Anonymous wrote:Next weekend is the annual beach trip/reunion with my husband's family. It's generally fun and enjoyable, with lots of kids around.
But at night, the booze comes out, and so does the gossip about practically everyone who didn't attend that year (or even those who went to bed already). Last year, for example, they talked about a cousin whose daughter is in gymnastics, speculating how much that costs. They slammed the mother (the in-law) for being a SAHM who promotes an expensive activity.
I always stay silent, even when they ask what I think. I wish I hadn't about that. I like that cousin and his family a lot.
I'm almost dreading this year. Should I speak up?
How is it "generally fun and enjoyable" all day long if you know that the bashing is coming up every night? That would put me on edge the whole time. Don't let the idea of "they're boozed up" give these people a pass on being backstabbers. That is what they are, after all. Don't you think that, by day and sober, they'd do the same thing if their targets weren't around, or the kids weren't there to soak up the gossip and report it back to moms and dads?
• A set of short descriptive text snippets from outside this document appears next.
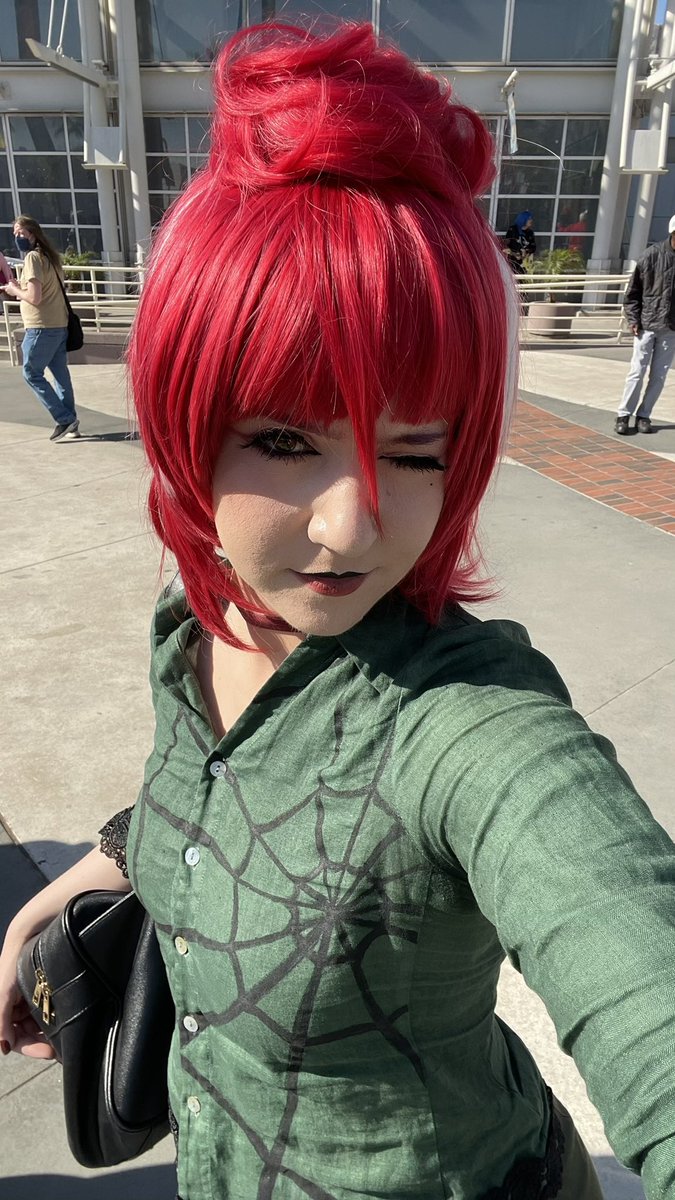 celes @ reading jojolion tweet media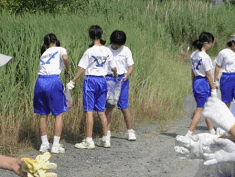 北部中学校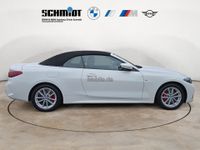 BMW 430 - Vorschau Bild 8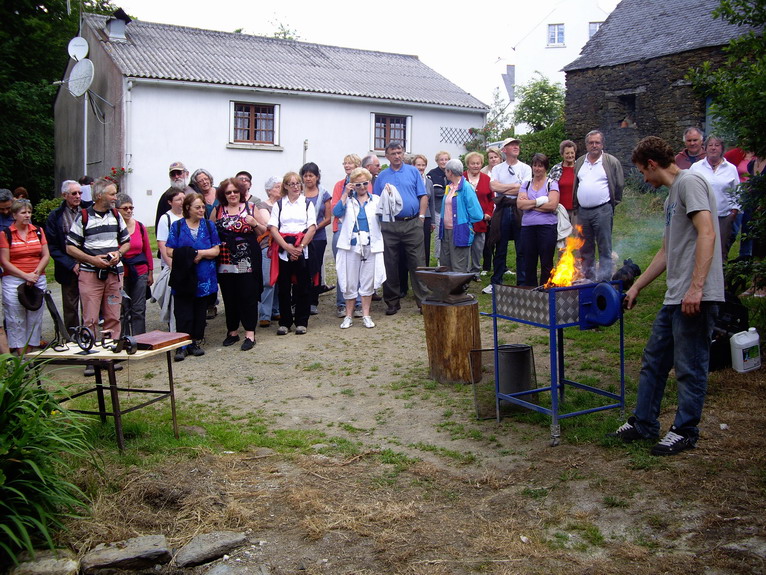 Nombreuses animations pour les 40 ans du Parc - Brasparts Imgp0923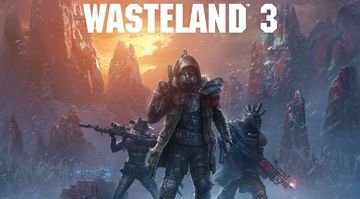 Wasteland 3 test par Geeko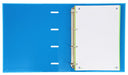 EAN 8412771015190 - Oxford Europeanbinder carpeta de cartón A4+ Colores surtidos imagen 10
OP, you already said you are dreading this year, and you now wish you'd spoken up for that one cousin, etc. Read the red flags you, yourself, are putting up here. You don't like this behavior and don't like how it makes YOU appear; because you know that silence is, to them, your tacit agreement with whatever they say. This year, either don't go, or go and speak up if you stay in the room, or go and leave the room promptly when the booze and bitching session begins each night.